Keywords

1 Introduction

Speaker Verification (SV) is the task of validating the identity of a speaker using the voice sample of the claimant. The tremendous development in SV technology in the last five decades has enabled the system to be deployed in various application areas, starting from voice-based attendance systems to authentication for bank transactions [1]. However, the performance of the systems suffers when multiple languages and sensors are involved during testing [9]. Hence, the scalability of SV systems is limited considering such scenarios. The citizens of India use approximately 122 major and 1599 other languages in their day-to-day conversation. Most importantly, they are polyglot in nature. Therefore, the flexibility in language and sensors during testing may restrict the reach of SV technologies. With this motivation, the Indian Institute of Technology Guwahati Multi Variability (IITG-MV) data was collected using five different sensors from the people coming from different geographical locations of India having variations in the native language, dialect, and accent [5].

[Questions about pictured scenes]

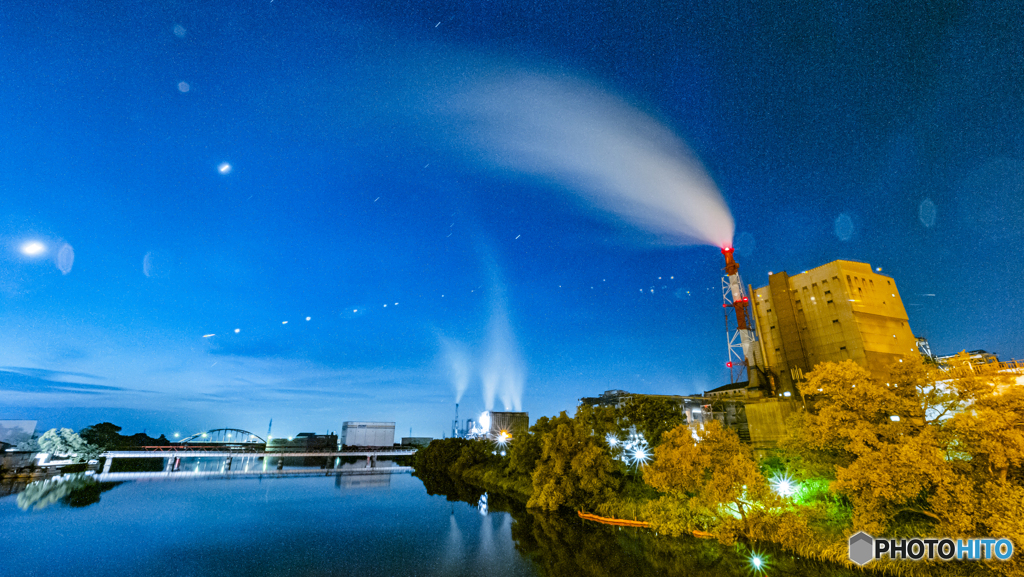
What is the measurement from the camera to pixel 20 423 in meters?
96.6

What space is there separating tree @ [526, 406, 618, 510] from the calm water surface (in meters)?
2.54

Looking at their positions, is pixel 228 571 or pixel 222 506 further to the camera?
pixel 222 506

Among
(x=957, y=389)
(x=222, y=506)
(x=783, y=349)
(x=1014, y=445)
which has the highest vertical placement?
(x=783, y=349)

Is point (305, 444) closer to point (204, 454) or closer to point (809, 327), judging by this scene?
point (204, 454)

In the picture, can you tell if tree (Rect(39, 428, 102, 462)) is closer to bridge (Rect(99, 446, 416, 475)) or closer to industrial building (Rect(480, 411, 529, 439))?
bridge (Rect(99, 446, 416, 475))

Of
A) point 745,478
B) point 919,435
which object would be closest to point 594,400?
point 745,478

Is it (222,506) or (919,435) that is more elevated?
(919,435)

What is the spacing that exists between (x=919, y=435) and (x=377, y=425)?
562 ft

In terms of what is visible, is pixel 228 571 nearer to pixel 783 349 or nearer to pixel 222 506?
pixel 222 506

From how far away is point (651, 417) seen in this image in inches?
2618

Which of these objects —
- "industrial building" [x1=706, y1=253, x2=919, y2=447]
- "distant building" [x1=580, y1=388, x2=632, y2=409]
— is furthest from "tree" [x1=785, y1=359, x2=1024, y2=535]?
"distant building" [x1=580, y1=388, x2=632, y2=409]

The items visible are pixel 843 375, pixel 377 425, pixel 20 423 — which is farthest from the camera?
pixel 377 425

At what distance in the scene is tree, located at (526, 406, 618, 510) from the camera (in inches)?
1977

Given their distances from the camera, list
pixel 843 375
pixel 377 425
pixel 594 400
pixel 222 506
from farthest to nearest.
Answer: pixel 377 425 → pixel 594 400 → pixel 222 506 → pixel 843 375
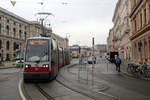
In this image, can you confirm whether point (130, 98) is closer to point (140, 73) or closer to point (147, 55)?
point (140, 73)

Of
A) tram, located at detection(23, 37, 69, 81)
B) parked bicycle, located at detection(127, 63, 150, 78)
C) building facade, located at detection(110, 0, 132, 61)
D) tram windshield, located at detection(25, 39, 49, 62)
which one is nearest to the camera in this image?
tram, located at detection(23, 37, 69, 81)

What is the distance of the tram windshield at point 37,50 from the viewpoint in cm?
1205

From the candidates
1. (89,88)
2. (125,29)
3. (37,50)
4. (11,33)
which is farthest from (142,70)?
(11,33)

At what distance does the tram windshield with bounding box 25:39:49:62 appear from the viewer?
1205 cm

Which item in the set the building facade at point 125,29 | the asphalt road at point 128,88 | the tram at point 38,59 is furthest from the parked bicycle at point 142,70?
the building facade at point 125,29

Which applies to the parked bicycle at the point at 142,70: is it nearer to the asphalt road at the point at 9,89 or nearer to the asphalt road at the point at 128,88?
the asphalt road at the point at 128,88

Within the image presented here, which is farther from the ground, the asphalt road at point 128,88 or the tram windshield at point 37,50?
the tram windshield at point 37,50

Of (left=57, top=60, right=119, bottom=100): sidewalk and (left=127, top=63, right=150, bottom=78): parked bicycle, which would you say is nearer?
(left=57, top=60, right=119, bottom=100): sidewalk

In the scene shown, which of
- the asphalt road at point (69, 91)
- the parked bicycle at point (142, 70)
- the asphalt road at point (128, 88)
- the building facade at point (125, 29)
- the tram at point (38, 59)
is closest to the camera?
the asphalt road at point (69, 91)

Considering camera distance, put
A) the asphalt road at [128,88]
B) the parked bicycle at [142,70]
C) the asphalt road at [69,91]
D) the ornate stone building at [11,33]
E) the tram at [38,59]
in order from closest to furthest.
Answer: the asphalt road at [69,91] < the asphalt road at [128,88] < the tram at [38,59] < the parked bicycle at [142,70] < the ornate stone building at [11,33]

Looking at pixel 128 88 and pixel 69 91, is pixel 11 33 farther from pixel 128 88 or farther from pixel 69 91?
pixel 128 88

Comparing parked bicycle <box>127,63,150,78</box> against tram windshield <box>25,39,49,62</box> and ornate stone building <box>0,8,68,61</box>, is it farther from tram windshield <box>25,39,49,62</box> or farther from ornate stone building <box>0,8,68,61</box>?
ornate stone building <box>0,8,68,61</box>

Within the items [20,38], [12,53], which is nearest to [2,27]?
[12,53]

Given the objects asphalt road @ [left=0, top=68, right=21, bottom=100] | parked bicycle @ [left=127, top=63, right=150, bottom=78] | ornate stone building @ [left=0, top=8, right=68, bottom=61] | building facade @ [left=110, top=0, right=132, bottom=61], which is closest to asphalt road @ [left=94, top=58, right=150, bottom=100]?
parked bicycle @ [left=127, top=63, right=150, bottom=78]
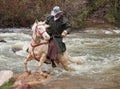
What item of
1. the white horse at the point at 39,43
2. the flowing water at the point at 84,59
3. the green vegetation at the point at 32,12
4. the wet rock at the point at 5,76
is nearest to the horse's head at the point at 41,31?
the white horse at the point at 39,43

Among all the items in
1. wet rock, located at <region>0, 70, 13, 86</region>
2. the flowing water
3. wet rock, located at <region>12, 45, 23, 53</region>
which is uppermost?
wet rock, located at <region>0, 70, 13, 86</region>

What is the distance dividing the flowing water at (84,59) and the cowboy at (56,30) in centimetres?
73

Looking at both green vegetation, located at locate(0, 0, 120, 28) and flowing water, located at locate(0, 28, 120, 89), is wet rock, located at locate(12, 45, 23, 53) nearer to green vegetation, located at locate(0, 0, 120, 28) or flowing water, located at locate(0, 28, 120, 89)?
flowing water, located at locate(0, 28, 120, 89)

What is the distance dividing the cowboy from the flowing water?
73cm

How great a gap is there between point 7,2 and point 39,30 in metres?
15.0

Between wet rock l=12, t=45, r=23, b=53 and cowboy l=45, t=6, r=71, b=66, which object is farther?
wet rock l=12, t=45, r=23, b=53

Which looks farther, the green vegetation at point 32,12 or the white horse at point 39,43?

• [GOALS]
a – According to the speaker verification introduction, what kinds of variation did the people who gave the IITG-MV data have?
b – Answer yes or no for whether each statement agrees with the speaker verification introduction, and quote the words that decide it. (i) SV systems perform worse when multiple languages and sensors are involved during testing. (ii) The IITG-MV data was collected using three different sensors. (iii) The citizens of India use about 122 major languages.
You won't need the data to do what's asked here.

• [ANSWERS BY TASK]
a –
- native language
- dialect
- accent

b –
(i) Yes: "the performance of the systems suffers when multiple languages and sensors are involved during testing"
(ii) No: "collected using five different sensors"
(iii) Yes: "approximately 122 major and 1599 other languages"